Dreher se propose maintenant de développer son propos de façon structurée dans un livre, puisqu’il s’agit, pour le moment, de réflexions éparpillées à travers plusieurs articles. Il reste à voir si cela lui permettra de développer un projet structuré — encore que ce ne soit pas vraiment le but, car il ne s’agit pas de créer une organisation, mais plutôt d’encourager une multitude d’initiatives à la base, à partir d’un constat qui se veut lucide et sans complaisance. Comme le commentait un chercheur à propos des résultats d’une récente enquête du Pew Center sur la baisse du pourcentage des personnes s’identifiant comme chrétiennes dans la population américaine, beaucoup plus que l’évolution démographique, c’est la baisse de l’influence de la religion dans la société américaine (à l’image de ce qui s’est déjà passé en Europe) qui constitue l’élément crucial (Arthur E. Farnsely, « Forget the numbers. The big story is that religion has lost social influence », Religion News Service, 26 mai 2015). Dreher partage non seulement ce constat, mais va beaucoup plus loin dans l’évaluation de l’affaiblissement interne du christianisme américain.
À mon avis, la dimension importante du débat lancé par Dreher avec la Benedict Option n’est pas tellement de savoir comment cet auteur va préciser sa vision pratique : ce qui importe surtout est que son analyse de la situation et des conclusions à en tirer touche un point sensible et met en lumière des questions que se posent aujourd’hui des chrétiens de sensibilité traditionnelle non seulement aux États-Unis, mais également dans d’autres pays d’héritage culturel et religieux chrétien, sur les priorités et les modes d’action à privilégier face à des sociétés qui paraissent s’éloigner de plus en plus de leurs idéaux. Cela explique pourquoi les articles de Dreher suscitent des discussions et intéressent des lecteurs : ils ouvrent la porte à des engagements qui semblent porteurs de plus de fruits que l’action politique au sens partisan du terme. Ils donnent un sens à de tels engagements à long terme même à l’heure où les digues paraissent céder l’une après l’autre.

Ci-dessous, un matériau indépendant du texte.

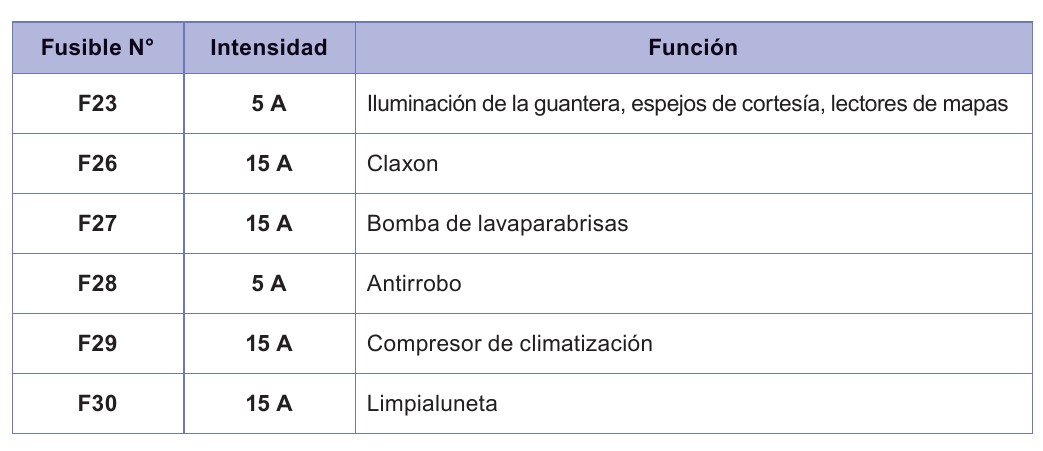 | Fusible N° | Intensidad | Función |
|---|---|---|
| F23 | 5 A | Iluminación de la guantera, espejos de cortesía, lectores de mapas |
| F26 | 15 A | Claxon |
| F27 | 15 A | Bomba de lavaparabrisas |
| F28 | 5 A | Antirrobo |
| F29 | 15 A | Compresor de climatización |
| F30 | 15 A | Limpialuneta |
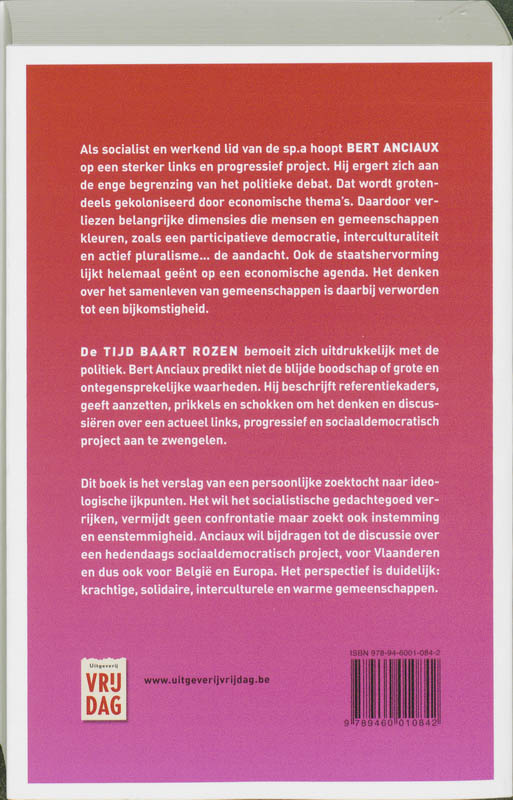 Als socialist en werkend lid van de sp.a hoopt BERT ANCIAUX op een sterker links en progressief project. Hij ergert zich aan de enge begrenzing van het politieke debat. Dat wordt grotendeels gekoloniseerd door economische thema's. Daardoor verliezen belangrijke dimensies die mensen en gemeenschappen kleuren, zoals een participatieve democratie, interculturaliteit en actief pluralisme... de aandacht. Ook de staatshervorming lijkt helemaal geënt op een economische agenda. Het denken over het samenleven van gemeenschappen is daarbij verworden tot een bijkomstigheid.

De TIJD BAART ROZEN bemoeit zich uitdrukkelijk met de politiek. Bert Anciaux predikt niet de blijde boodschap of grote en ontegensprekelijke waarheden. Hij beschrijft referentiekaders, geeft aanzetten, prikkels en schokken om het denken en discussiëren over een actueel links, progressief en sociaaldemocratisch project aan te zwengelen.

Dit boek is het verslag van een persoonlijke zoektocht naar ideologische ijkpunten. Het wil het socialistische gedachtegoed verrijken, vermijdt geen confrontatie maar zoekt ook instemming en eenstemmigheid. Anciaux wil bijdragen tot de discussie over een hedendaags sociaaldemocratisch project, voor Vlaanderen en dus ook voor België en Europa. Het perspectief is duidelijk: krachtige, solidaire, interculturele en warme gemeenschappen.

Uitgeverij
VRIJ
DAG

www.uitgeverijvrijdag.be

ISBN 978-94-6001-084-2

9 789460 010842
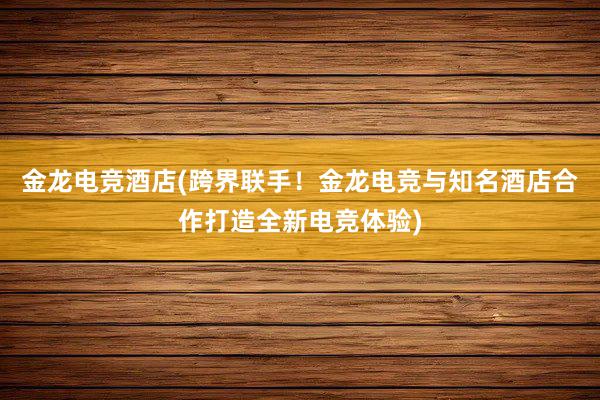 金龙电竞酒店(跨界联手！金龙电竞与知名酒店合作打造全新电竞体验)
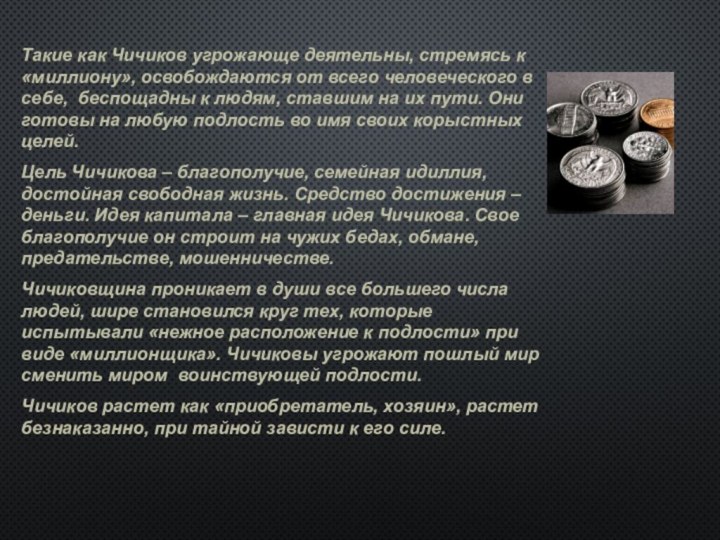 Такие как Чичиков угрожающе деятельны, стремясь к «миллиону», освобождаются от всего человеческого в себе, беспощадны к людям, ставшим на их пути. Они готовы на любую подлость во имя своих корыстных целей.

Цель Чичикова – благополучие, семейная идиллия, достойная свободная жизнь. Средство достижения – деньги. Идея капитала – главная идея Чичикова. Свое благополучие он строит на чужих бедах, обмане, предательстве, мошенничестве.

Чичиковщина проникает в души все большего числа людей, шире становился круг тех, которые испытывали «нежное расположение к подлости» при виде «миллионщика». Чичиковы угрожают пошлый мир сменить миром воинствующей подлости.

Чичиков растет как «приобретатель, хозяин», растет безнаказанно, при тайной зависти к его силе.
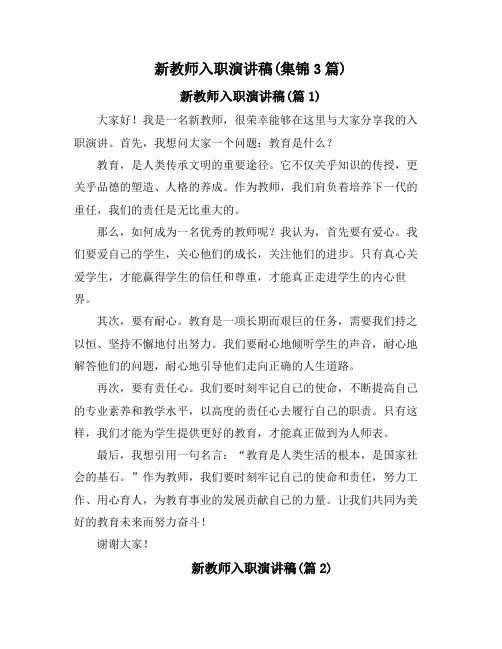 新教师入职演讲稿(集锦3篇)

新教师入职演讲稿(篇1)

大家好！我是一名新教师，很荣幸能够在这里与大家分享我的入职演讲。首先，我想问大家一个问题：教育是什么？

教育，是人类传承文明的重要途径。它不仅关乎知识的传授，更关乎品德的塑造、人格的养成。作为教师，我们肩负着培养下一代的重任，我们的责任是无比重大的。

那么，如何成为一名优秀的教师呢？我认为，首先要有爱心。我们要爱自己的学生，关心他们的成长，关注他们的进步。只有真心关爱学生，才能赢得学生的信任和尊重，才能真正走进学生的内心世界。

其次，要有耐心。教育是一项长期而艰巨的任务，需要我们持之以恒、坚持不懈地付出努力。我们要耐心地倾听学生的声音，耐心地解答他们的问题，耐心地引导他们走向正确的人生道路。

再次，要有责任心。我们要时刻牢记自己的使命，不断提高自己的专业素养和教学水平，以高度的责任心去履行自己的职责。只有这样，我们才能为学生提供更好的教育，才能真正做到为人师表。

最后，我想引用一句名言：“教育是人类生活的根本，是国家社会的基石。”作为教师，我们要时刻牢记自己的使命和责任，努力工作、用心育人，为教育事业的发展贡献自己的力量。让我们共同为美好的教育未来而努力奋斗！

谢谢大家！

新教师入职演讲稿(篇2)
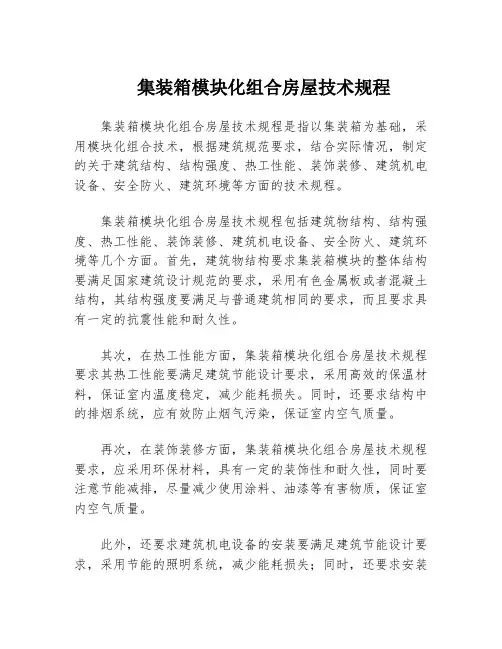 集装箱模块化组合房屋技术规程

集装箱模块化组合房屋技术规程是指以集装箱为基础，采用模块化组合技术，根据建筑规范要求，结合实际情况，制定的关于建筑结构、结构强度、热工性能、装饰装修、建筑机电设备、安全防火、建筑环境等方面的技术规程。

集装箱模块化组合房屋技术规程包括建筑物结构、结构强度、热工性能、装饰装修、建筑机电设备、安全防火、建筑环境等几个方面。首先，建筑物结构要求集装箱模块的整体结构要满足国家建筑设计规范的要求，采用有色金属板或者混凝土结构，其结构强度要满足与普通建筑相同的要求，而且要求具有一定的抗震性能和耐久性。

其次，在热工性能方面，集装箱模块化组合房屋技术规程要求其热工性能要满足建筑节能设计要求，采用高效的保温材料，保证室内温度稳定，减少能耗损失。同时，还要求结构中的排烟系统，应有效防止烟气污染，保证室内空气质量。

再次，在装饰装修方面，集装箱模块化组合房屋技术规程要求，应采用环保材料，具有一定的装饰性和耐久性，同时要注意节能减排，尽量减少使用涂料、油漆等有害物质，保证室内空气质量。

此外，还要求建筑机电设备的安装要满足建筑节能设计要求，采用节能的照明系统，减少能耗损失；同时，还要求安装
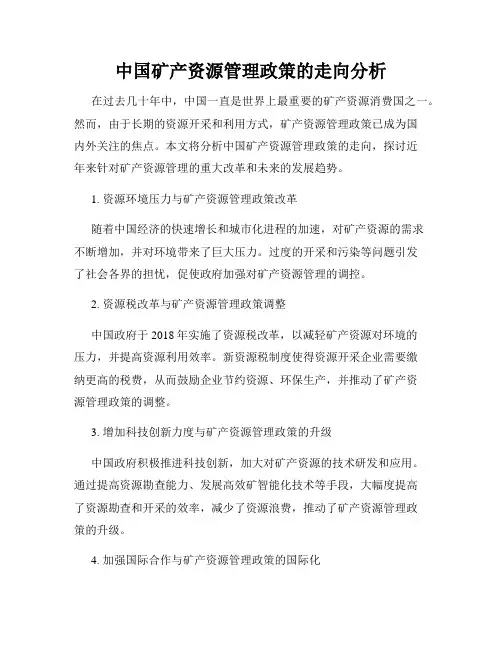 中国矿产资源管理政策的走向分析

在过去几十年中，中国一直是世界上最重要的矿产资源消费国之一。然而，由于长期的资源开采和利用方式，矿产资源管理政策已成为国内外关注的焦点。本文将分析中国矿产资源管理政策的走向，探讨近年来针对矿产资源管理的重大改革和未来的发展趋势。

1. 资源环境压力与矿产资源管理政策改革

随着中国经济的快速增长和城市化进程的加速，对矿产资源的需求不断增加，并对环境带来了巨大压力。过度的开采和污染等问题引发了社会各界的担忧，促使政府加强对矿产资源管理的调控。

2. 资源税改革与矿产资源管理政策调整

中国政府于 2018 年实施了资源税改革，以减轻矿产资源对环境的压力，并提高资源利用效率。新资源税制度使得资源开采企业需要缴纳更高的税费，从而鼓励企业节约资源、环保生产，并推动了矿产资源管理政策的调整。

3. 增加科技创新力度与矿产资源管理政策的升级

中国政府积极推进科技创新，加大对矿产资源的技术研发和应用。通过提高资源勘查能力、发展高效矿智能化技术等手段，大幅度提高了资源勘查和开采的效率，减少了资源浪费，推动了矿产资源管理政策的升级。

4. 加强国际合作与矿产资源管理政策的国际化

En nommant cette redéfinition de priorités, Dreher offre une étiquette autour de laquelle peuvent se penser des projets variés et une attitude face à l’environnement sécularisé.
Linker a sans doute raison d’estimer que la Benedict Option et d’autres propositions du même genre retiendront de plus en plus l’attention, même si elles sont probablement destinées à n’attirer qu’une minorité des milieux chrétiens conservateurs : comme nous l’avons vu, la démarche ne remet pas seulement en cause les orientations de la société séculière, mais, plus profondément, la réalité du christianisme américain dans ses expressions les plus répandues.